++++ Recorded data ++++
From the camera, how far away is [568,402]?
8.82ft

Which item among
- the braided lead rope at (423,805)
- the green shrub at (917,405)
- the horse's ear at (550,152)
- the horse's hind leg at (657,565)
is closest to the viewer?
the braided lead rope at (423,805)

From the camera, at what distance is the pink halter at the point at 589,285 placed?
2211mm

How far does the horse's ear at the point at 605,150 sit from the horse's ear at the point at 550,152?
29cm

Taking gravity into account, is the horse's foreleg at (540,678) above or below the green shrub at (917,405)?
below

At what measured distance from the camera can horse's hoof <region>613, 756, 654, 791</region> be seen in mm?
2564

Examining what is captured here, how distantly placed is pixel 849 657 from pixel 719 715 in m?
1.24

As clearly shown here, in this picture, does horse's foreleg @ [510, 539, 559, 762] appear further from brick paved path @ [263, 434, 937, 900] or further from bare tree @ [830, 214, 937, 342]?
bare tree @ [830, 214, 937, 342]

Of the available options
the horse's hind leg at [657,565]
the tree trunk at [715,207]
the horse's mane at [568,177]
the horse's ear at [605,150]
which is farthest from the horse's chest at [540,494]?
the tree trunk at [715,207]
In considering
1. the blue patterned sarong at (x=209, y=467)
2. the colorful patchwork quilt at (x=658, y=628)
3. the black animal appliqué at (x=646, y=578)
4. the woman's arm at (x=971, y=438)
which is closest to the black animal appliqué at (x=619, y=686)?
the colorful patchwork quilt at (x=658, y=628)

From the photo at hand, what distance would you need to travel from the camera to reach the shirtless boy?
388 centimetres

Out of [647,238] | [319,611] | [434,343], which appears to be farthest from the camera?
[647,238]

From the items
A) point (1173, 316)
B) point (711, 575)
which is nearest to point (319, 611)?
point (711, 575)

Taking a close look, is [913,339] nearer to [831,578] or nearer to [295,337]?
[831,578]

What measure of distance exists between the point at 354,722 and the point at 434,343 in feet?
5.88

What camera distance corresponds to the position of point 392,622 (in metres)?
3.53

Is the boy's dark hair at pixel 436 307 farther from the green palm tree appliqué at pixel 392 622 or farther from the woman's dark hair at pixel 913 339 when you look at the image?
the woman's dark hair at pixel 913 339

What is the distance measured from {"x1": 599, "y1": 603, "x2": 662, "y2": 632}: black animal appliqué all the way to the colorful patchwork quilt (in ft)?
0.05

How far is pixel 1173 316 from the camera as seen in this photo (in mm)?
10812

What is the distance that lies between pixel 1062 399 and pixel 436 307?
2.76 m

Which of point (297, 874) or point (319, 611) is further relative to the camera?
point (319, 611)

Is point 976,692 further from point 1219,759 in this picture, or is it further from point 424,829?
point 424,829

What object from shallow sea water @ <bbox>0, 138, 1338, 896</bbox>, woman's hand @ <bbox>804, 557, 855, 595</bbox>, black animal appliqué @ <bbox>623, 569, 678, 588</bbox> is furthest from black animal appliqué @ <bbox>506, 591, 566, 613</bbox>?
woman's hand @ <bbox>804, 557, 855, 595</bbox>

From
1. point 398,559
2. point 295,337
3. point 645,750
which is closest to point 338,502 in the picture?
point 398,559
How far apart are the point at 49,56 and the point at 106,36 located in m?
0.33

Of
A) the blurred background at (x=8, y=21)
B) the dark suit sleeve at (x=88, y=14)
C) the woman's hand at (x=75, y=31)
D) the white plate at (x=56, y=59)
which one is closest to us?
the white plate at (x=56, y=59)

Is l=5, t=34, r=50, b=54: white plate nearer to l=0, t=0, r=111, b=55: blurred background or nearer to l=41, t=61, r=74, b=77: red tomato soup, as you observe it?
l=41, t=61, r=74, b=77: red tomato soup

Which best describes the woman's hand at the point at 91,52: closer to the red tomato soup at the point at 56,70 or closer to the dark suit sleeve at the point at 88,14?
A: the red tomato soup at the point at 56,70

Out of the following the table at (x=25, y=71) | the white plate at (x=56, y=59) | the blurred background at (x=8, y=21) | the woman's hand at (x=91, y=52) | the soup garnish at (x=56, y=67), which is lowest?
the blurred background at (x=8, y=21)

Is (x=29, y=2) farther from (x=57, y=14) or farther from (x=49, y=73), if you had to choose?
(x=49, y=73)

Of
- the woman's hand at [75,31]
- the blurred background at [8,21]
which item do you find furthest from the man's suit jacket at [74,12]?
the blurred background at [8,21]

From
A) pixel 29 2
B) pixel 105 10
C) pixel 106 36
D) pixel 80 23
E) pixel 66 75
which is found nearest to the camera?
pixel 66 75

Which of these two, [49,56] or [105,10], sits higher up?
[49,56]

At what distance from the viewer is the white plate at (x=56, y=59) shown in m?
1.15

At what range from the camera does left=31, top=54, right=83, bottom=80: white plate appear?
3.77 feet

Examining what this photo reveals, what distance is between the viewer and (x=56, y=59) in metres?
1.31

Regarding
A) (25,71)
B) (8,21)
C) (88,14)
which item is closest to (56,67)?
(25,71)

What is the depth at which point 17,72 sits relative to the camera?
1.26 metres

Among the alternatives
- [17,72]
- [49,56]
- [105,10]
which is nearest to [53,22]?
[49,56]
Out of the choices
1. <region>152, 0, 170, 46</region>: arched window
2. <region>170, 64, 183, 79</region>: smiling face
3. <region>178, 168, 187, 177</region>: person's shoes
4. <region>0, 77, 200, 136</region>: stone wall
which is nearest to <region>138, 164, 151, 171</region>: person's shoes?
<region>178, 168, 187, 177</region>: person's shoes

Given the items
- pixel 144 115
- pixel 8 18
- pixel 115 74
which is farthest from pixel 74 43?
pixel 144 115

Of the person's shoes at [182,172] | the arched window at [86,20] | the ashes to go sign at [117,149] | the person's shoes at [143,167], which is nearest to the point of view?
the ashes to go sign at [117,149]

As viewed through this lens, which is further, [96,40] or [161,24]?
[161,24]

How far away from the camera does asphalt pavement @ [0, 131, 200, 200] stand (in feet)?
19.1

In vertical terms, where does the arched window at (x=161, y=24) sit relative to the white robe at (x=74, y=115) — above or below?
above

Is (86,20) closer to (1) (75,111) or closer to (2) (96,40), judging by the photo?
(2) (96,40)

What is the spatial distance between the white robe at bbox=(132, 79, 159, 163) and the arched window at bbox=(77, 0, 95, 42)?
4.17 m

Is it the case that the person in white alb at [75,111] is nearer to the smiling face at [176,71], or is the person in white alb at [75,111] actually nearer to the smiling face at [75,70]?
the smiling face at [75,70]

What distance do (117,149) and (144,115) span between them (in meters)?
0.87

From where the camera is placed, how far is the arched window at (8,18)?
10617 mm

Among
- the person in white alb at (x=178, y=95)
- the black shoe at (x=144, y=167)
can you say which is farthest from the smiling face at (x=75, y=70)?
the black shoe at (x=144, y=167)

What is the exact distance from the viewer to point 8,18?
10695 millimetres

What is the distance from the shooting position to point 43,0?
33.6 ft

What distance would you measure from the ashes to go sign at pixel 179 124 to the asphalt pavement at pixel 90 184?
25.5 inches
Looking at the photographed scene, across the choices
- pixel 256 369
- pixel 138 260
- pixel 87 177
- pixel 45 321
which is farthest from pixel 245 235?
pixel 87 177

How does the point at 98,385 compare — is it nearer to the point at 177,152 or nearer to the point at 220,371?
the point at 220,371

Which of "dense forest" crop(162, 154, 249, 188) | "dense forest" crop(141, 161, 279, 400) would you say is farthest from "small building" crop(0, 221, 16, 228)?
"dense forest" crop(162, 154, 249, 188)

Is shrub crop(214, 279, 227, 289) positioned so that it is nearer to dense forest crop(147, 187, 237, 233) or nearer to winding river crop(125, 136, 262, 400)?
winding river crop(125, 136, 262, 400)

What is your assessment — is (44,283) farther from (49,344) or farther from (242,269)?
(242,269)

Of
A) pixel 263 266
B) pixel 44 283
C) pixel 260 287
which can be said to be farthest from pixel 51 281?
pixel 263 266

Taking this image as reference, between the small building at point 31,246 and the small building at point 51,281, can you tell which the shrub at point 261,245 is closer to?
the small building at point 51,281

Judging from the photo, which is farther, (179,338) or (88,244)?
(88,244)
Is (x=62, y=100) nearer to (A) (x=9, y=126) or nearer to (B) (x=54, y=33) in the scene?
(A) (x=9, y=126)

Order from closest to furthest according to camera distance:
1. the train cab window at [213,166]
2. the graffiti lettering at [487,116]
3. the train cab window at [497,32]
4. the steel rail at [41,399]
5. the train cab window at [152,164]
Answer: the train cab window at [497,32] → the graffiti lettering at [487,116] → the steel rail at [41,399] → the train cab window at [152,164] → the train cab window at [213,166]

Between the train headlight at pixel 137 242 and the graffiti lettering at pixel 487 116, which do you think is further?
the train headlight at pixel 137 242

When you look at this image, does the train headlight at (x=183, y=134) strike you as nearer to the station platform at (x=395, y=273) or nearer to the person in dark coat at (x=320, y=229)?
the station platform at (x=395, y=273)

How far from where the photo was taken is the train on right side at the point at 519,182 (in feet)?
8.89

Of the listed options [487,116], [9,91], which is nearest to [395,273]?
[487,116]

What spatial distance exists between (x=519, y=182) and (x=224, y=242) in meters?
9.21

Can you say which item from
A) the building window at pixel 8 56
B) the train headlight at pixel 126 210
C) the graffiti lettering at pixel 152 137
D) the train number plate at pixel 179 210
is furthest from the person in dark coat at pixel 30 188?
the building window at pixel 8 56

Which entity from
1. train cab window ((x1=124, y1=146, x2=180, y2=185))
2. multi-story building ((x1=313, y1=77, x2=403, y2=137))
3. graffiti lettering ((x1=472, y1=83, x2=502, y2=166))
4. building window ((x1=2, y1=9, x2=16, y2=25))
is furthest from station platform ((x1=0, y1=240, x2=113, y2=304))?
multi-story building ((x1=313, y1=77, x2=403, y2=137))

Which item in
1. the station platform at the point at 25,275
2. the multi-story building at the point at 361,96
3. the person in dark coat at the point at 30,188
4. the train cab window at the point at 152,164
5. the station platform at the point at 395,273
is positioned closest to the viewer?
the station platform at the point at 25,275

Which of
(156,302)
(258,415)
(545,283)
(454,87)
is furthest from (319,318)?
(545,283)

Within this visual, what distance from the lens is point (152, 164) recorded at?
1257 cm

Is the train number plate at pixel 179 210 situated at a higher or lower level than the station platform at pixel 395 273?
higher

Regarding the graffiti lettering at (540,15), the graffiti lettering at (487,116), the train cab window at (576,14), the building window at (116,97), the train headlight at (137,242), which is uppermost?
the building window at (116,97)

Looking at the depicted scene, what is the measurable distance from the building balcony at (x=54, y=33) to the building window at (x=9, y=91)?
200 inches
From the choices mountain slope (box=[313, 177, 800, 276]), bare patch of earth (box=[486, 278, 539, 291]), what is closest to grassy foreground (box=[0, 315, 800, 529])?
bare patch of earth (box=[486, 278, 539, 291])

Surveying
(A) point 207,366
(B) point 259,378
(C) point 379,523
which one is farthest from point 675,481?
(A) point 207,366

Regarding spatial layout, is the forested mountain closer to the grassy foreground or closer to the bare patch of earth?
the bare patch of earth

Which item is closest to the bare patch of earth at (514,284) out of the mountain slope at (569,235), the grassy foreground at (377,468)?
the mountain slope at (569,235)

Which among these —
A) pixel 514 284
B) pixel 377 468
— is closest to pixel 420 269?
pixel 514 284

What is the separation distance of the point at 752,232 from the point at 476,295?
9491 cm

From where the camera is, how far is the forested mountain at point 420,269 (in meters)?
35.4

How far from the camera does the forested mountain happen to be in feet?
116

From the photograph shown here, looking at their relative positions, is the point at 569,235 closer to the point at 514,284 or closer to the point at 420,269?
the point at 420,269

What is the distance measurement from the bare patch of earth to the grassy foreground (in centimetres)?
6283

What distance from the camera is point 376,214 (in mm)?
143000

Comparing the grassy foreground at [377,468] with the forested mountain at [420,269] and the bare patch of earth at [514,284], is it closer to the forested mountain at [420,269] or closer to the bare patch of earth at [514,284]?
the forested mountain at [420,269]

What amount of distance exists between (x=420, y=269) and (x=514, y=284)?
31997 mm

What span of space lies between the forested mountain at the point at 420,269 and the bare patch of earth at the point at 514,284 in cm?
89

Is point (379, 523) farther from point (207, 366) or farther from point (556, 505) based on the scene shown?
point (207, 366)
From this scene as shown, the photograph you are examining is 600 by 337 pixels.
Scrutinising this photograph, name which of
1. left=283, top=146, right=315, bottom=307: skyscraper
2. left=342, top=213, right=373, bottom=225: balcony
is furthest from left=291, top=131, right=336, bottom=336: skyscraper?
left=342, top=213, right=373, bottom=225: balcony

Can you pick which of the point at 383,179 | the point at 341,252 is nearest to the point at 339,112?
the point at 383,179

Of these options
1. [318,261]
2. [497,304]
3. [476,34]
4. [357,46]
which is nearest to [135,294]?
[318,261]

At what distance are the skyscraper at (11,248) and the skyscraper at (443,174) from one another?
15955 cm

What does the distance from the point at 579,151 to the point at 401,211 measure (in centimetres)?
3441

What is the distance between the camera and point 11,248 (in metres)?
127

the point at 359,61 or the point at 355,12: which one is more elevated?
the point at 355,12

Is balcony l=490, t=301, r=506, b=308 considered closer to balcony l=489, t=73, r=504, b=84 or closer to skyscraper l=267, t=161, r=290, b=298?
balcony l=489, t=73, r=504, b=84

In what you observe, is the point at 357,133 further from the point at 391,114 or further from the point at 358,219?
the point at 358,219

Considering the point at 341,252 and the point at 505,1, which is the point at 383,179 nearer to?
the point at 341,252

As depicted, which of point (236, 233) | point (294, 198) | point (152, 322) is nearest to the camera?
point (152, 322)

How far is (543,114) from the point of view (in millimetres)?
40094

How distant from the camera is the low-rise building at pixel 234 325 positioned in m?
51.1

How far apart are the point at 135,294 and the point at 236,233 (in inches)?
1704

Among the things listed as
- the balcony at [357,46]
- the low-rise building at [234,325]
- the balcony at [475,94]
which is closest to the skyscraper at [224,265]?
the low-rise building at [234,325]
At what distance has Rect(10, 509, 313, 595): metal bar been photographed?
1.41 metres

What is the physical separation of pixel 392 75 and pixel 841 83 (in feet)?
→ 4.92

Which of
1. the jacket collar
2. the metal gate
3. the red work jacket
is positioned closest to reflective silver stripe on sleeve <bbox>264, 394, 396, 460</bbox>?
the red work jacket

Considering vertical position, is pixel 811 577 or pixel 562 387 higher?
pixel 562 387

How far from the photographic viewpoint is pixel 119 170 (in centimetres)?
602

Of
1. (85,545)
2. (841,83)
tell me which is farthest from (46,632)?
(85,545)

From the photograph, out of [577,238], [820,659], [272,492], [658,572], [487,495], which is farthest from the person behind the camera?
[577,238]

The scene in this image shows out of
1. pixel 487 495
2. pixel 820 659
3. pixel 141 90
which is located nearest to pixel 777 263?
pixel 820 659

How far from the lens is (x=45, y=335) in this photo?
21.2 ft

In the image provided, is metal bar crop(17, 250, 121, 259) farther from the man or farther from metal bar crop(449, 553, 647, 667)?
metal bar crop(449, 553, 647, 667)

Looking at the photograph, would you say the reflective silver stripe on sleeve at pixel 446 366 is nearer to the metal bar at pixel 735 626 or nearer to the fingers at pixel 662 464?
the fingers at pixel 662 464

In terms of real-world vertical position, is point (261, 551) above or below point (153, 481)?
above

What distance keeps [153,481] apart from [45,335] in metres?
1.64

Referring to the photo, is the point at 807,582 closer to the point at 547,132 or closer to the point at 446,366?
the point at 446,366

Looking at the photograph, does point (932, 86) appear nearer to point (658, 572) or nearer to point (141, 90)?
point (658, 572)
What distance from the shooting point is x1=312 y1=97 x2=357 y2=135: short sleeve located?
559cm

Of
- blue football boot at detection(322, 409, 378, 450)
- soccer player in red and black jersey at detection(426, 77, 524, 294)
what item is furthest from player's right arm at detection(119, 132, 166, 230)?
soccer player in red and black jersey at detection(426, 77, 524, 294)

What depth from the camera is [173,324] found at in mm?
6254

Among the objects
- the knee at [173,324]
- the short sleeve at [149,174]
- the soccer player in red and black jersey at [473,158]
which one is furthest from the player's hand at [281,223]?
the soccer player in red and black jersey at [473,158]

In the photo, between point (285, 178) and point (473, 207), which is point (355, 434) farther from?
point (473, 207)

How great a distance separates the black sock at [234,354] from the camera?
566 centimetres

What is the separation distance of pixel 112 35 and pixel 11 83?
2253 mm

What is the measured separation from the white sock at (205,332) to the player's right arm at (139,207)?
++++
● **Objective**: Copy out everything from the line containing "Which entity from" down to the line containing "4. building window", both lines included, reproducing each line precisely.

● **Exercise result**:
Which entity from
1. train cab window ((x1=124, y1=146, x2=180, y2=185))
2. multi-story building ((x1=313, y1=77, x2=403, y2=137))
3. graffiti lettering ((x1=472, y1=83, x2=502, y2=166))
4. building window ((x1=2, y1=9, x2=16, y2=25))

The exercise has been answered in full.